### [Collected data]
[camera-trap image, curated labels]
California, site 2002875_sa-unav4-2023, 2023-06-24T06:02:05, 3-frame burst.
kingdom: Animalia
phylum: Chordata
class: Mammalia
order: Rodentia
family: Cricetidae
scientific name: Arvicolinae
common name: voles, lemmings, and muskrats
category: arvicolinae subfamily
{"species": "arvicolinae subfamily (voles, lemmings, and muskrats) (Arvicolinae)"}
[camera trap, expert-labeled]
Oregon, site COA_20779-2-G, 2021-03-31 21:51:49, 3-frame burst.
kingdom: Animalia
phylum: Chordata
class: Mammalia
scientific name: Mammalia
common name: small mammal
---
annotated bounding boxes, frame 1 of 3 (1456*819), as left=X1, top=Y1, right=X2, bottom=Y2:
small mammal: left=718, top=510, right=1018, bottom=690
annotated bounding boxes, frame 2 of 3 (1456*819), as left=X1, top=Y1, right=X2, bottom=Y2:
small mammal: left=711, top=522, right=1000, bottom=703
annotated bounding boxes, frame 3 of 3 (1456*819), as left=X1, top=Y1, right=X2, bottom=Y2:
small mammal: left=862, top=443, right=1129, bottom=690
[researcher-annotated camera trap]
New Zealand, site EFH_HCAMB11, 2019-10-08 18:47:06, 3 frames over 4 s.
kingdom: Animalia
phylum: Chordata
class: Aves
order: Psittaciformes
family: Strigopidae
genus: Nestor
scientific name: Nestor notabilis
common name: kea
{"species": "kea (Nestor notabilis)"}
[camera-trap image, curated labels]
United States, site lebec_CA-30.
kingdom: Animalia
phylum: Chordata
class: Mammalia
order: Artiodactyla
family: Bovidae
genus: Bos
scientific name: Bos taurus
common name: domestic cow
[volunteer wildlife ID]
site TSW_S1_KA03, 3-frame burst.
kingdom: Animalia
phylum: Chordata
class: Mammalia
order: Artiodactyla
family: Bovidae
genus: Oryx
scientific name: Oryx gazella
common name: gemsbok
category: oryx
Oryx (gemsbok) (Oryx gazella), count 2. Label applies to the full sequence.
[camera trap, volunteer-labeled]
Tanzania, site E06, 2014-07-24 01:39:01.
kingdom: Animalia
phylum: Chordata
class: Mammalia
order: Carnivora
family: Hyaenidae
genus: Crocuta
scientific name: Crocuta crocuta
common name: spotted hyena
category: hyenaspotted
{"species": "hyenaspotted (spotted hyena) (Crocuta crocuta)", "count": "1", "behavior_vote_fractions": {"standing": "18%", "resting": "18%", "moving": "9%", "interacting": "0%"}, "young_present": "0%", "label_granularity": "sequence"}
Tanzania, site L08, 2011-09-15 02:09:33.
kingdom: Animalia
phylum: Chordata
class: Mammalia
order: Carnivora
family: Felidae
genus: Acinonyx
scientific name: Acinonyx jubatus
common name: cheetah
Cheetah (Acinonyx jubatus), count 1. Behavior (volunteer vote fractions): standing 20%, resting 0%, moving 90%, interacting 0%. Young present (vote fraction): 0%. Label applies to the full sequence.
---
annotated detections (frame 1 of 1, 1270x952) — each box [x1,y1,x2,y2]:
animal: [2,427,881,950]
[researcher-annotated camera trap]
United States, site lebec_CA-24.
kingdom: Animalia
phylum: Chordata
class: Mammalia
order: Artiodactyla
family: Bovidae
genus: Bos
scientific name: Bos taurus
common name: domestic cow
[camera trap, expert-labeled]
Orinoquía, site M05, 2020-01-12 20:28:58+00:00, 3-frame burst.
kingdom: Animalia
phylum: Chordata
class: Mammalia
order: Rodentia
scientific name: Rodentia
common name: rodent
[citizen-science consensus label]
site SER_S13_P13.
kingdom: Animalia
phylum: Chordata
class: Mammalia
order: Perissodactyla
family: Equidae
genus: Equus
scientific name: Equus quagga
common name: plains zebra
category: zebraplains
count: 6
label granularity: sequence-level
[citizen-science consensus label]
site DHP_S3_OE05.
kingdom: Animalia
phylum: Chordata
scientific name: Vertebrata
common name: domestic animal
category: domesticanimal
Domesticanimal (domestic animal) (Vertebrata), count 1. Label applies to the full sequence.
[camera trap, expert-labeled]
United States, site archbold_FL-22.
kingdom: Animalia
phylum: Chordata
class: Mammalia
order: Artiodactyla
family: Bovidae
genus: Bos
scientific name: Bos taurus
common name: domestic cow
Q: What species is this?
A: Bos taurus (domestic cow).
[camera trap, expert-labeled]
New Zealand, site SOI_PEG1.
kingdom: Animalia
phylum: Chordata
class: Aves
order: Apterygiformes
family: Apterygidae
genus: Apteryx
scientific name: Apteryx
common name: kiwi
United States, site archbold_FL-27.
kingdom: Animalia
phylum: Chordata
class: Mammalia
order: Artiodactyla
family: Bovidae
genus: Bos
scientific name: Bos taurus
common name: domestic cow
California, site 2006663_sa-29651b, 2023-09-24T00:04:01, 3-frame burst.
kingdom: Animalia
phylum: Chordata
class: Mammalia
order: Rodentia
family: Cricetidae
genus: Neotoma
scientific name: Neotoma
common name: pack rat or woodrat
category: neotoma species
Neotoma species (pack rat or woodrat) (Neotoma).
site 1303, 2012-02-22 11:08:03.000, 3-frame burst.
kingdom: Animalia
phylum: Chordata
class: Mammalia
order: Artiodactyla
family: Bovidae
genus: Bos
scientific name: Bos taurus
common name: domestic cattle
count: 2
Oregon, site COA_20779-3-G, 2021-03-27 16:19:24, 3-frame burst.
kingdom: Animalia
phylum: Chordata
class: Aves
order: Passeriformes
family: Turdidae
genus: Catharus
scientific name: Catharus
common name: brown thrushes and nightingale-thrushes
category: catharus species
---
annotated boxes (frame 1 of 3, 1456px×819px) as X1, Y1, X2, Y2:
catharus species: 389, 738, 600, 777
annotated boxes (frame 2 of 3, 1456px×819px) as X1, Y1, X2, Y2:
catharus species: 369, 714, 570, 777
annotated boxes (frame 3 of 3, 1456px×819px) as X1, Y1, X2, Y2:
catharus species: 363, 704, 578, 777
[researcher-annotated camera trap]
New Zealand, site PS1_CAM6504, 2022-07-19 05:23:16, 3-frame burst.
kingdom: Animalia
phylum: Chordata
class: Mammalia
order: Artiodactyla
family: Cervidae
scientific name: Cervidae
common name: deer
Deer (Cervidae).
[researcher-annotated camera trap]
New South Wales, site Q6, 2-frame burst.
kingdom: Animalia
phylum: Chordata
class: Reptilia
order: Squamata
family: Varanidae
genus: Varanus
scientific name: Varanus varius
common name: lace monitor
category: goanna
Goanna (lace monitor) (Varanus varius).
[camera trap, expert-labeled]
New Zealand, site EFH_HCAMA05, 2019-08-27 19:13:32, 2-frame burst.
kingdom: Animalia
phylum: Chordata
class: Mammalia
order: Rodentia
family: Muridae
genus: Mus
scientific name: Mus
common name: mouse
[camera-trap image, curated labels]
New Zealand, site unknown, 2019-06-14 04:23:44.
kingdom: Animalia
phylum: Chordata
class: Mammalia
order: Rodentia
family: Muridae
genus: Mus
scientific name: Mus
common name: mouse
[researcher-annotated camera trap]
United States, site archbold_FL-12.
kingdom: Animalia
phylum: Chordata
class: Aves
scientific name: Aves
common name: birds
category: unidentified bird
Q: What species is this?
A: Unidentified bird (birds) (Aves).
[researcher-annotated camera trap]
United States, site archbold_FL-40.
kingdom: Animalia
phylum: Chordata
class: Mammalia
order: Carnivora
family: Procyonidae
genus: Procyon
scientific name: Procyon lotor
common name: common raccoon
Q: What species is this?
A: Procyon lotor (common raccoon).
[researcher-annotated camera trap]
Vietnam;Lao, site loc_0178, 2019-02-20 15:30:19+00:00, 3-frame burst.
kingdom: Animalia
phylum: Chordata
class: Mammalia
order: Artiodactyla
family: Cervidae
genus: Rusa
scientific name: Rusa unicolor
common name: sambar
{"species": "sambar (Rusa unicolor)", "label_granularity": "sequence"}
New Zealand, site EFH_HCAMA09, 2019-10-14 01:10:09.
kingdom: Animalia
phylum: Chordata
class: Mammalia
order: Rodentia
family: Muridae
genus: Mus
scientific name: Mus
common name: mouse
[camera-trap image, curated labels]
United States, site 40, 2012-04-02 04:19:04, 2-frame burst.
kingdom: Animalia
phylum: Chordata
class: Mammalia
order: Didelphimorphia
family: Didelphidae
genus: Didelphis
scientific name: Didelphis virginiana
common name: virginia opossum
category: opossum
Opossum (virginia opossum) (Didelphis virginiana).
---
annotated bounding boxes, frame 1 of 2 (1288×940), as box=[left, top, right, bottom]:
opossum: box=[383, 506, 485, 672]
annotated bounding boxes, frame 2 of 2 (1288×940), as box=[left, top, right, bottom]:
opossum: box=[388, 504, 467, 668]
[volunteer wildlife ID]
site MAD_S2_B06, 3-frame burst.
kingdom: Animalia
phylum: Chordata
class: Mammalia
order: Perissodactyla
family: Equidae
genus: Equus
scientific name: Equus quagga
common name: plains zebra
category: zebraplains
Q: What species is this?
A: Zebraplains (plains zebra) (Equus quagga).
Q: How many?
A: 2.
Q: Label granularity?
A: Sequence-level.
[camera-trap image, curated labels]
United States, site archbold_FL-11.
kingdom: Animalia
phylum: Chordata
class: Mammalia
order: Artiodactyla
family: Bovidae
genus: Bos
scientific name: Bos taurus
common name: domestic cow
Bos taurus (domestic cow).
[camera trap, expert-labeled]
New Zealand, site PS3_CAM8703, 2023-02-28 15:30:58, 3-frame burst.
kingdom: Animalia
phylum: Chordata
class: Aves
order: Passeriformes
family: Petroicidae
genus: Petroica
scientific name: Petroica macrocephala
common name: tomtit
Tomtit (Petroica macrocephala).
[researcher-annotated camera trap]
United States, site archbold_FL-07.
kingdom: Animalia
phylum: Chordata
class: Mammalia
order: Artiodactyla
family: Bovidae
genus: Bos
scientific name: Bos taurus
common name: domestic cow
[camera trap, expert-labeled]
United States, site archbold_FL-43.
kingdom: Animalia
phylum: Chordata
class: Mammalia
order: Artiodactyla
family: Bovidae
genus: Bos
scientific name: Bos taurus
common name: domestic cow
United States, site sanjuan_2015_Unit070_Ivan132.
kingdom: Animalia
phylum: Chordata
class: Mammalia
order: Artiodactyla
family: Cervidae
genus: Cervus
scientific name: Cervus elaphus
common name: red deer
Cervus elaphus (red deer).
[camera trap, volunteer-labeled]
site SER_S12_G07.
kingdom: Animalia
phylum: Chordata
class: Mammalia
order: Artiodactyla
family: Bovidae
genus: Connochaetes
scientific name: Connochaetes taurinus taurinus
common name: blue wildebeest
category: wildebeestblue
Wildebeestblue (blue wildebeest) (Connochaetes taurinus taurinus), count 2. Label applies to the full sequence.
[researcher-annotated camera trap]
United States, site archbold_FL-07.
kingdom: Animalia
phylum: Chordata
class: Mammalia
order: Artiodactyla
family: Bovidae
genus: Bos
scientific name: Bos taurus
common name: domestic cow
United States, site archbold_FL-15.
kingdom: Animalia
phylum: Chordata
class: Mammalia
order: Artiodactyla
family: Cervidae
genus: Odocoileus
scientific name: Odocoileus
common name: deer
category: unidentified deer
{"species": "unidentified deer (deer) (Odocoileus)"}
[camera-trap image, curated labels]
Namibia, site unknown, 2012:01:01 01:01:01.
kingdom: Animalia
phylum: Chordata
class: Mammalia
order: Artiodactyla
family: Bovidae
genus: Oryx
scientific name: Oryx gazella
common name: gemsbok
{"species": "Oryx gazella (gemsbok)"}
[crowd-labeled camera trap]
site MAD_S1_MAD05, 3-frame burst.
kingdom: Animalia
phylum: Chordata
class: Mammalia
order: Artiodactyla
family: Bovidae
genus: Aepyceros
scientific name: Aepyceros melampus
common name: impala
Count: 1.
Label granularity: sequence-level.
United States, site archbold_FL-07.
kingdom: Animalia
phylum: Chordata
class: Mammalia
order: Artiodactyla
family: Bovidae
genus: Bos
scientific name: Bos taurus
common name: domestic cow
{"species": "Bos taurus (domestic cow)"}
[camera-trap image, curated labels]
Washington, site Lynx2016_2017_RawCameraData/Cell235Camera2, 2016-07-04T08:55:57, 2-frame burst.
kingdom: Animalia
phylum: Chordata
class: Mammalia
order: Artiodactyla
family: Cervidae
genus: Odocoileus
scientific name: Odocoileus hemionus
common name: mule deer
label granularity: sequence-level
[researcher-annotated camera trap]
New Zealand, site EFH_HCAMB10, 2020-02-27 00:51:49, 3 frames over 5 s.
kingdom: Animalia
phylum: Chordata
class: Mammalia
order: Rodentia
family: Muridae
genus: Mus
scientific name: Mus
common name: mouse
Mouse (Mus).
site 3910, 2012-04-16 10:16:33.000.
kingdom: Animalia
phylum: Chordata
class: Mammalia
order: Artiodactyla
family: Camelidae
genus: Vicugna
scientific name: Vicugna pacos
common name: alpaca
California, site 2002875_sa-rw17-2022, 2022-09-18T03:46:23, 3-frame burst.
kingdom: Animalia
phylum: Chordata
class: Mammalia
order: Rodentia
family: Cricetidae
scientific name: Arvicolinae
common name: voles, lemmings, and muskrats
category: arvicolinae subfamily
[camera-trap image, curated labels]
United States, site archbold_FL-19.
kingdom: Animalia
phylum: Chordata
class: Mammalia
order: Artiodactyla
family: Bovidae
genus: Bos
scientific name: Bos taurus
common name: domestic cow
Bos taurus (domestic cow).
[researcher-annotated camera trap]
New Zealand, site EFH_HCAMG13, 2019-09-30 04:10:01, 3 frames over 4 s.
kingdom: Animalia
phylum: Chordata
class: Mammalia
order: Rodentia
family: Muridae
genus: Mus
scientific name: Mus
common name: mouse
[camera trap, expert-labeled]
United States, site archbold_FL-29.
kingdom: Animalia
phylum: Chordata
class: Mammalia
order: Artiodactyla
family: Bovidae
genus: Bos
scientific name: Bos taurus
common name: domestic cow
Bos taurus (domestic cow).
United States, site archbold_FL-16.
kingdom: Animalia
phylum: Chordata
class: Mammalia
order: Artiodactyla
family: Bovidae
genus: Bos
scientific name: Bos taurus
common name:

### [REQUIRED ACTION]
Wherever the string "California" occurs in the entries, copy that whole line.

### [SOLUTION]
California, site 2002875_sa-unav4-2023, 2023-06-24T06:02:05, 3-frame burst.
California, site 2006663_sa-29651b, 2023-09-24T00:04:01, 3-frame burst.
California, site 2002875_sa-rw17-2022, 2022-09-18T03:46:23, 3-frame burst.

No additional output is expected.